Friday, February 24, 2023
Ducks: Two Years in the Oil Sands by Kate Beaton
This is a beautiful, thoughtful, understated graphic memoir that starts and finishes almost exactly how you would expect it to go, and yet it is compelling, magical in a bleak way, and altogether worth reading.
The story begins in a community where every way for people to make money has left, so its youth have reluctantly followed suit. The goal is to make enough money to get back, but it almost never happens. The story resonates in the United States, but the author is from Cape Breton Island, on Canada’s eastern shore, where coal was once king; the industry’s sinking fortunes are also stripping the financial hopes of Nova Scotians and nearby Newfoundlanders.
She has crushing student debt, and decides to go for the big money in the oil sands.
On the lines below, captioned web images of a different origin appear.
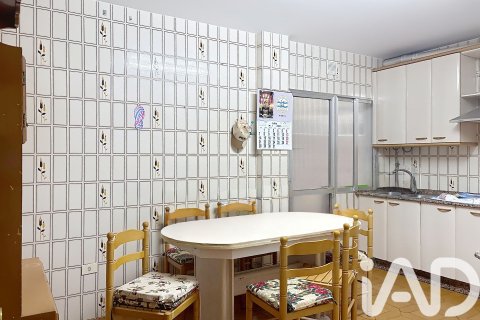 Huoneisto myytävänä Marin, Pontevedra, Espanja, 4 makuuhuonetta, 155 m2 No. 152340 - kuva 24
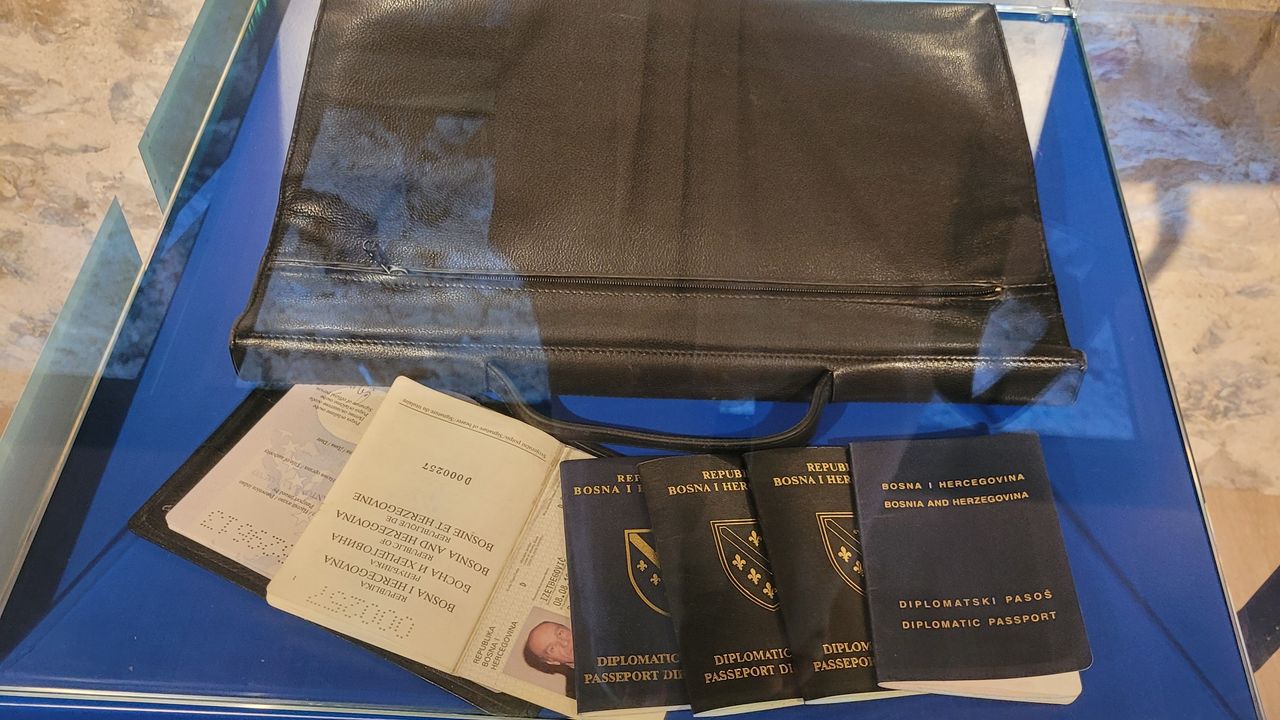 Aliya İzzetbegoviç müzesi tarihe ışık tutuyor – Birlik Haber Ajansı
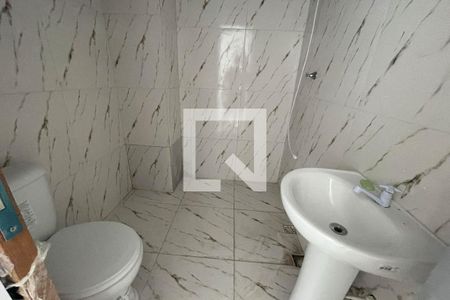 Banheiro de apartamento para alugar com 2 quartos, 45m² em Jardim Vinte E Cinco de Agosto, Duque de Caxias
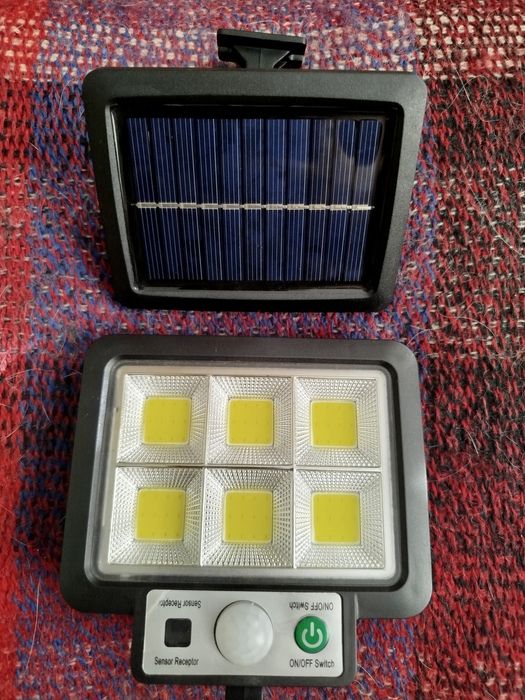 Прожектор з сонячною панеллю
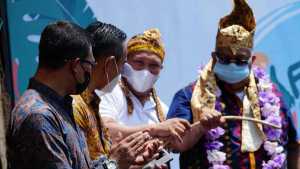Nampak Bupati Konawe Utara, Ruksamin bersama Gubernur Sultra, H. Ali Mazi.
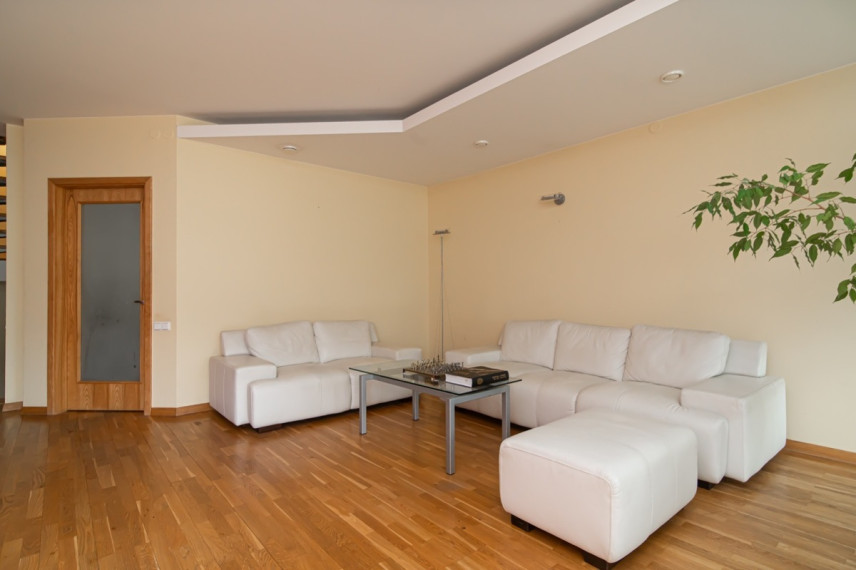 Parduodamas namas Noragiškių g., Vilniaus m., Vilniaus m. sav., 203.76 m2 ploto,  aukštai 18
For women who migrate to work in the bitumen-rich tar sands of northern Alberta, there were many ways for the gritty environment to turn toxic. This has always been true, of course, and the only thing unique is in the telling. She depicts the experience of being far outnumbered by men, dealing with the leering attentions of some male co-workers, and the loneliness and isolation of these stimulus deprived environments so well. It is less gruesome than it might be, and more thoughtful than I expected. I am not well read when it comes to graphic novels, but I loved this one.